Another potential application is when using the silhouette width for data stream clustering, an area of research of increasing prevalence. For some situations, there may be minor changes to the dataset, either through the modification of a subset of the data, or through the introduction of a small (relative to the overall size) number of data points.
This post will explain the silhouette width, how it is typically calculated, and how we can utilize this partial computation to reduce computation.
Definition of the silhouette width
The silhouette width is calculated for a single data point (or object), $i$, and is defined as follows:
$$ s(i) = \frac{{b(i)} - a(i)}{\max\{a(i),b(i)\}} $$
where $a(i)$ represents the cluster compactness (with respect to object $i$) and $b(i)$ represents minimum average separation from $i$ to another cluster. The standardisation achieved by the denominator term keeps $s(i)$ in the range $[-1,1]$. For $a(i)$, we calculate the average distance from $i$ to all other objects in its cluster:
$$ a(i) = \frac{\sum_{j\in C_{k}}~d{(i,j)}}{| C_{k} | - 1} \qquad ~i\neq j;~i \in C_{k};~C_{k} \in \mathcal{C} $$
where $\left | C_{k} \right |$ is the $k$th cluster’s cardinality, $\mathcal{C} = \{C_{1},\ldots,C_{K}\}$ is the set of $K$ clusters, and $d{(i,j)}$ is the distance (typically Euclidean) between objects $i$ and $j$. We divide by $| C_{k} | - 1$ as $d(i,i)$ is not included.
We then calculate $b(i)$ as:
$$ b(i) = \min_{\forall C_{k} \in \mathcal{C}} \frac{\sum_{j\in C_{k}}~d{(i,j)}}{\left | C_{k} \right |} \qquad ~i \notin C_{k}. $$
Note that the silhouette width for a singleton cluster (i.e. $|C_{k}|=1$ and $i \in C_{k}$) is defined as $s(i) = 0$.
The different parts of this equation and how they relate can be seen in the following GIF:
To get the average silhouette width for the dataset, $s_{\text{all}},$2 we then take the average $s(i)$ across all $N$ data points:
$$ s_{\text{all}} = \frac{1}{N} \sum_{i=1}^{N} s(i). $$
Calculating the silhouette width
In this section I’ll go over the full and then a reduced computation version of the silhouette width. You can skip to the full code, or see it implemented in HAWKS here.
Full calculation
I’ll show how we can compute this in numpy
/scipy
, though there is an implementation available in sklearn
here. Note that I’ve tried to make the implementation shorter by just making every cluster the same size.3
Let’s assume we have a small dataset of $N=9$ and $K=3$, where each cluster contains three objects. The distance matrix (pairwise distances between all points) is a $N \times N$ symmetric matrix, with 0 on the diagonal (as the distance between a point and itself is 0). The blocks below show which part of the distance matrix corresponds to the different parts of the silhouette width calculation. For our purposes, the objects that belong in the same cluster are contiguous in the distance matrix, though thanks to numpy
this isn’t a requirement.

Recorded data

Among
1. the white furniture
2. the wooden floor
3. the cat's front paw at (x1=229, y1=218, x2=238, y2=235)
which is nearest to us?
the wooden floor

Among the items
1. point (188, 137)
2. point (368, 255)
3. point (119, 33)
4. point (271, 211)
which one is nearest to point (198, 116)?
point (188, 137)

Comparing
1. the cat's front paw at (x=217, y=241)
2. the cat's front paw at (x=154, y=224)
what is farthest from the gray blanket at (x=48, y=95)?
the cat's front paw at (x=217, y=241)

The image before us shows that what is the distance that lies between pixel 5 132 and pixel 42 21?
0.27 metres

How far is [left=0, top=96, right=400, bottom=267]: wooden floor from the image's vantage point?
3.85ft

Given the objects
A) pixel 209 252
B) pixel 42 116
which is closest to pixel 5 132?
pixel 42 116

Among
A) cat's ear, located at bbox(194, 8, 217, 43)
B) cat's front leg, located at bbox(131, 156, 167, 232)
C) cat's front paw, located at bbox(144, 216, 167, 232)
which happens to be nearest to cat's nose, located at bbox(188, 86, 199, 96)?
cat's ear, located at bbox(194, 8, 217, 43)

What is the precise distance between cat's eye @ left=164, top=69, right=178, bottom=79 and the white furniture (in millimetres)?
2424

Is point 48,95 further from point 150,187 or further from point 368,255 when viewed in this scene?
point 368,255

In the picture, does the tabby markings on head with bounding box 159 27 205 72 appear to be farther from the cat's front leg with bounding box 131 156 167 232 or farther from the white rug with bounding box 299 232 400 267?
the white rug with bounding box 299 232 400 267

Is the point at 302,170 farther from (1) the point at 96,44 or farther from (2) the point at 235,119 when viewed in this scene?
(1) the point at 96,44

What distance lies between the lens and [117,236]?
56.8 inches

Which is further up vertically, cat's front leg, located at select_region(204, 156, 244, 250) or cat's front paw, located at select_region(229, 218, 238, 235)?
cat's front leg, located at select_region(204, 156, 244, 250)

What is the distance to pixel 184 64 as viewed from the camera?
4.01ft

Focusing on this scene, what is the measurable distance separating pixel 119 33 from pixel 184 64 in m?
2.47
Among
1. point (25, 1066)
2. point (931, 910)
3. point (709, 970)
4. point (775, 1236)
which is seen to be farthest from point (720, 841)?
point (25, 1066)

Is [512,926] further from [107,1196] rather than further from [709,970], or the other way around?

What to do
A) List every section heading that appears in the silhouette width text, in the order they occur.
B) Copy the silhouette width text word for word, starting at the words "We then calculate" and ending after the words "as $s(i) = 0$.".
These rows come from a separate source, not from the silhouette width text.

Exercise results
A)
Definition of the silhouette width
Calculating the silhouette width
Full calculation

B)
We then calculate $b(i)$ as:
$$ b(i) = \min_{\forall C_{k} \in \mathcal{C}} \frac{\sum_{j\in C_{k}}~d{(i,j)}}{\left | C_{k} \right |} \qquad ~i \notin C_{k}. $$
Note that the silhouette width for a singleton cluster (i.e. $|C_{k}|=1$ and $i \in C_{k}$) is defined as $s(i) = 0$.